Didac Piquer: Surfear lejos del marco de realidad

Didac Piquer, surfer © Carles Riobó
Didac Piquer, surfer © Carles Riobó

Referente del entorno del surf, Didac acaba de lanzar con 'The Fishbone Project' el primer volumen (de cinco) de la obra más ambiciosa hecha hasta la fecha, en este país, sobre contraculturas y subculturas en la California del Siglo XX

12 de septiembre de 2026 a las 05:30h

A los doce años, los Beach Boys se cruzaron en su camino y supo que, a partir de aquel momento, su vida ya no sería lo mismo. “I get around fue el tema que me voló la cabeza, el que no quería parar de escuchar”, rememora Didac Piquer, mientras echa una cerveza vespertina acodado a la barra del Bar, a propósito de aquella primera deflagración sonora que marcaría el compás y la intensidad de todos los fuegos del mañana. 

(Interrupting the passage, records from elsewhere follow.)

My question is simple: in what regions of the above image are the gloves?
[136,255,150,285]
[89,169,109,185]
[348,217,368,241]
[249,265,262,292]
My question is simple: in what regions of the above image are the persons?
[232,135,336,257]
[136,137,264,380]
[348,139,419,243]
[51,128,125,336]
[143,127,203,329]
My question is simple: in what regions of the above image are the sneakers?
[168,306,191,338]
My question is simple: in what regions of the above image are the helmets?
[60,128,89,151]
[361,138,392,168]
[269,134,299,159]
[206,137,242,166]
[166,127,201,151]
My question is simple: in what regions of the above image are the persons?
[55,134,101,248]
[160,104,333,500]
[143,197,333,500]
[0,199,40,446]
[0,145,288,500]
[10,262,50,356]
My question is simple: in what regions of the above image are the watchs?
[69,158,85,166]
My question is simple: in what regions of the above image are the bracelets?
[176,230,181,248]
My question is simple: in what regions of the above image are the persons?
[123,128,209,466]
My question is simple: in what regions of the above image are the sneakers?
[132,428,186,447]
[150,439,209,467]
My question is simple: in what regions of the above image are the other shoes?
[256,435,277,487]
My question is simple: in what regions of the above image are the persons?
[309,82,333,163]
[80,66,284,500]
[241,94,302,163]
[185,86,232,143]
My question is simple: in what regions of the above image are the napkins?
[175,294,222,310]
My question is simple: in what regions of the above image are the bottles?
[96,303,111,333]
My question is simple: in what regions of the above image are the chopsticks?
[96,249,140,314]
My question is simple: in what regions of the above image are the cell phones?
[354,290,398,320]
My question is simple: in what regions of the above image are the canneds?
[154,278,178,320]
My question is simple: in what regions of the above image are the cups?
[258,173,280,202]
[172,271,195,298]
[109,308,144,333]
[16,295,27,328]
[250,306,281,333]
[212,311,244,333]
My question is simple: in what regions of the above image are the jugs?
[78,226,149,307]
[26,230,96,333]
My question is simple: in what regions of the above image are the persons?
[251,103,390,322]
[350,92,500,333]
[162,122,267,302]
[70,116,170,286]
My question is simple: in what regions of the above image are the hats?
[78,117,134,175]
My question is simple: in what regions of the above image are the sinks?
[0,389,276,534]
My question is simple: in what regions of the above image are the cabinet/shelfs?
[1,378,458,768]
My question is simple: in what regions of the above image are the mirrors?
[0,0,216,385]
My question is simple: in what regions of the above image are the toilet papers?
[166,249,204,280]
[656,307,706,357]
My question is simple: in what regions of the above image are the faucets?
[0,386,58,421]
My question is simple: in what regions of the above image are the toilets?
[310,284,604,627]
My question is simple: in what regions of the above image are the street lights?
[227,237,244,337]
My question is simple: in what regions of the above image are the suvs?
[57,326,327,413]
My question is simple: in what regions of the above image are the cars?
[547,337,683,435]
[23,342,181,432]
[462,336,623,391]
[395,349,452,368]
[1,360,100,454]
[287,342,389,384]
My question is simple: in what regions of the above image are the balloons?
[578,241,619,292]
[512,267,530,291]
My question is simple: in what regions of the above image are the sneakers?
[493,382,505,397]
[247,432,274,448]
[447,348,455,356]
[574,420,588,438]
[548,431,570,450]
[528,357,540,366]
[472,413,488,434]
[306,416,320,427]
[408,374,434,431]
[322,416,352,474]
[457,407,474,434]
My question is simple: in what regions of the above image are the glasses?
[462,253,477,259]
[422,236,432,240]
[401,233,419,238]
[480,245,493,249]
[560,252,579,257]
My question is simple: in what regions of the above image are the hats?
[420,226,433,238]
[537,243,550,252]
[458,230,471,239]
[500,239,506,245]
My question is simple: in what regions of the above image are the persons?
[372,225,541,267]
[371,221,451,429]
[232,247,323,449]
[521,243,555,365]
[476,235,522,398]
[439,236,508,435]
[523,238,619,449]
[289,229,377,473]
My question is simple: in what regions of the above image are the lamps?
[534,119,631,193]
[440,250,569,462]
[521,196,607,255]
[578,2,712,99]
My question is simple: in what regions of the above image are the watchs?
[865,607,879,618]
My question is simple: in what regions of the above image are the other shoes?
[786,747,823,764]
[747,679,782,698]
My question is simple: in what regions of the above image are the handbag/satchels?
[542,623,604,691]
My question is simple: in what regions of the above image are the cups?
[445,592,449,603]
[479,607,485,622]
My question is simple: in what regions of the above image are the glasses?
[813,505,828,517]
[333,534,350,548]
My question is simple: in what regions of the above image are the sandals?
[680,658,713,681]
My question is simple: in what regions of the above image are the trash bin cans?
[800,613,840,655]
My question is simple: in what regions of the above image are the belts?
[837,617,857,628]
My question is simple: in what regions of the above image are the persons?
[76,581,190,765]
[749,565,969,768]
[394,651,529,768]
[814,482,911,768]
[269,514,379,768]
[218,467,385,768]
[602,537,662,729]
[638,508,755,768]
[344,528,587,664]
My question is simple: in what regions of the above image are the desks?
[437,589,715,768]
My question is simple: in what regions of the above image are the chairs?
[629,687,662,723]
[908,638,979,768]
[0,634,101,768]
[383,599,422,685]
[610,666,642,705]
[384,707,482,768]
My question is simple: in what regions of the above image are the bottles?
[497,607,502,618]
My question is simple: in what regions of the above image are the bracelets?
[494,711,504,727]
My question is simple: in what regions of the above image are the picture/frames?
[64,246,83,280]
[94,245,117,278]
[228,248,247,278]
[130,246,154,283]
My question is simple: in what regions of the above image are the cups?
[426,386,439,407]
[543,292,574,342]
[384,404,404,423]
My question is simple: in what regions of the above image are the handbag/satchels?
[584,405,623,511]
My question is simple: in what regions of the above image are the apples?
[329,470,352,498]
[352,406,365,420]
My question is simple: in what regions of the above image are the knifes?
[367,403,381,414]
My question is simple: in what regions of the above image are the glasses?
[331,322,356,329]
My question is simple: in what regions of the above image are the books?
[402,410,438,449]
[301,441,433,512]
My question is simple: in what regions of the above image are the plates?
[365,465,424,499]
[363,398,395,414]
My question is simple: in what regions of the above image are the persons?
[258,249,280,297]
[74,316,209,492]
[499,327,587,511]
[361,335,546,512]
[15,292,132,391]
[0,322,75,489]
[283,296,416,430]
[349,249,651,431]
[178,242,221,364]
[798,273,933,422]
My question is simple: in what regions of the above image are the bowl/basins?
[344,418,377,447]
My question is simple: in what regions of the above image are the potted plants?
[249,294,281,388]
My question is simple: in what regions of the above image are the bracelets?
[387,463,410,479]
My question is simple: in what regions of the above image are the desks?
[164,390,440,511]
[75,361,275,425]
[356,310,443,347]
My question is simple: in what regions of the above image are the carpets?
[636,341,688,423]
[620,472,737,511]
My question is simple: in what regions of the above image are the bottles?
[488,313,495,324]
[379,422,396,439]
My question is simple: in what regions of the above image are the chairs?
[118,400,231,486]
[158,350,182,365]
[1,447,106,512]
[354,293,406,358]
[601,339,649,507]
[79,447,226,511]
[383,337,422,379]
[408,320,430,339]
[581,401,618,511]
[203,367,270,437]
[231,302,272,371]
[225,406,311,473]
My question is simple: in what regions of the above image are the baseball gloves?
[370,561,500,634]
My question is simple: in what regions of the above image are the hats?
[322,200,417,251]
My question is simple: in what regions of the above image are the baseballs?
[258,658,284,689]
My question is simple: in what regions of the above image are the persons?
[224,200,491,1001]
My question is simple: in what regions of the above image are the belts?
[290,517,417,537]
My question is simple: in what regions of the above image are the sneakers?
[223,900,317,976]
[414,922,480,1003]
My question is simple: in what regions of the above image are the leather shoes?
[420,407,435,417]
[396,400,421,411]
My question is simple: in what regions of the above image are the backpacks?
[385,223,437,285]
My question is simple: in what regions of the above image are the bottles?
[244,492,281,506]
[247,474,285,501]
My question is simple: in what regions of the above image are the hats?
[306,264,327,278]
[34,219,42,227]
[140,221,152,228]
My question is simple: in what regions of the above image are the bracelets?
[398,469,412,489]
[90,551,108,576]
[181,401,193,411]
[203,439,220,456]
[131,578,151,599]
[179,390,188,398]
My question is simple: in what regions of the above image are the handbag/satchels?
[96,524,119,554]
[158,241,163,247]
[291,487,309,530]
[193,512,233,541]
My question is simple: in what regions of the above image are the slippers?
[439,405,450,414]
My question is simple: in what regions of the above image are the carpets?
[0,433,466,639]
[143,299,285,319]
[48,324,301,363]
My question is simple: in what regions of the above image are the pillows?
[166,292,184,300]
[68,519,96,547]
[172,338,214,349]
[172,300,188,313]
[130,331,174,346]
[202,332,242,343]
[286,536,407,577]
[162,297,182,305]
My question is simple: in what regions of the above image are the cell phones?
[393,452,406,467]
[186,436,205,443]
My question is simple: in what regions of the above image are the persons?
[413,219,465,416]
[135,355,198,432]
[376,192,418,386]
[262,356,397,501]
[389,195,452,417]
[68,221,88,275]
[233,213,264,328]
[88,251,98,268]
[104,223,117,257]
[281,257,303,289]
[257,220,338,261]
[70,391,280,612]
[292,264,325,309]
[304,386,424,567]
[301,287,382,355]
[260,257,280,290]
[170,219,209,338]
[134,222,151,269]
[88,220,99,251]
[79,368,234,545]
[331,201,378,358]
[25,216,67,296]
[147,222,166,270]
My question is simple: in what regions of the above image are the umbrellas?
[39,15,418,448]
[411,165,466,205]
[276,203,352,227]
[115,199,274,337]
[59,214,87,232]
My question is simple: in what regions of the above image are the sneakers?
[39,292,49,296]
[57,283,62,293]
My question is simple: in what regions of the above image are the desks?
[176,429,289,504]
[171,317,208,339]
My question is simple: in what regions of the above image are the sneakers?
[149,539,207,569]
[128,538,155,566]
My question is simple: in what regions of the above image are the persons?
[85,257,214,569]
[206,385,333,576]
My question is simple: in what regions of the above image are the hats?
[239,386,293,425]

Lo demás fue manando de forma natural. “A los trece compré mi primera cinta de casete de la banda y de ahí fui tirando del hilo: Elvis, Jan & Dean, Roy Orbison…”. Y se dio cuenta de que la cosa iba mucho más allá de lo musical y se articulaba a través de entramados culturales que incluían cine, literatura, arte... Éticas y estéticas subculturales “como refugio de un marco de realidad que te toca vivir y con el que no conectas, y que te empujan a crearte un mundo privado a tu medida”. 

Estudió artes gráficas y trabajó en varias imprentas, pero a los veintiséis lo dejó todo para ponerse a hacer tablas de surf, “que es a lo que me sigo dedicando”. La peculiaridad de Montjuich Surfboards —la marca que refleja todos los momentos vividos, durante la infancia, en la montaña del mismo nombre, antes de marchar en su tierna adolescencia al Maresme— es que “hago las tablas de surf siguiendo, conceptual, estética y técnicamente, la manera en que se fabricaban entre 1959 y 1979”. Una labor artesanal que, casi un cuarto de siglo después, sigue satisfaciendo la demanda de algunos surfistas muy exigentes. 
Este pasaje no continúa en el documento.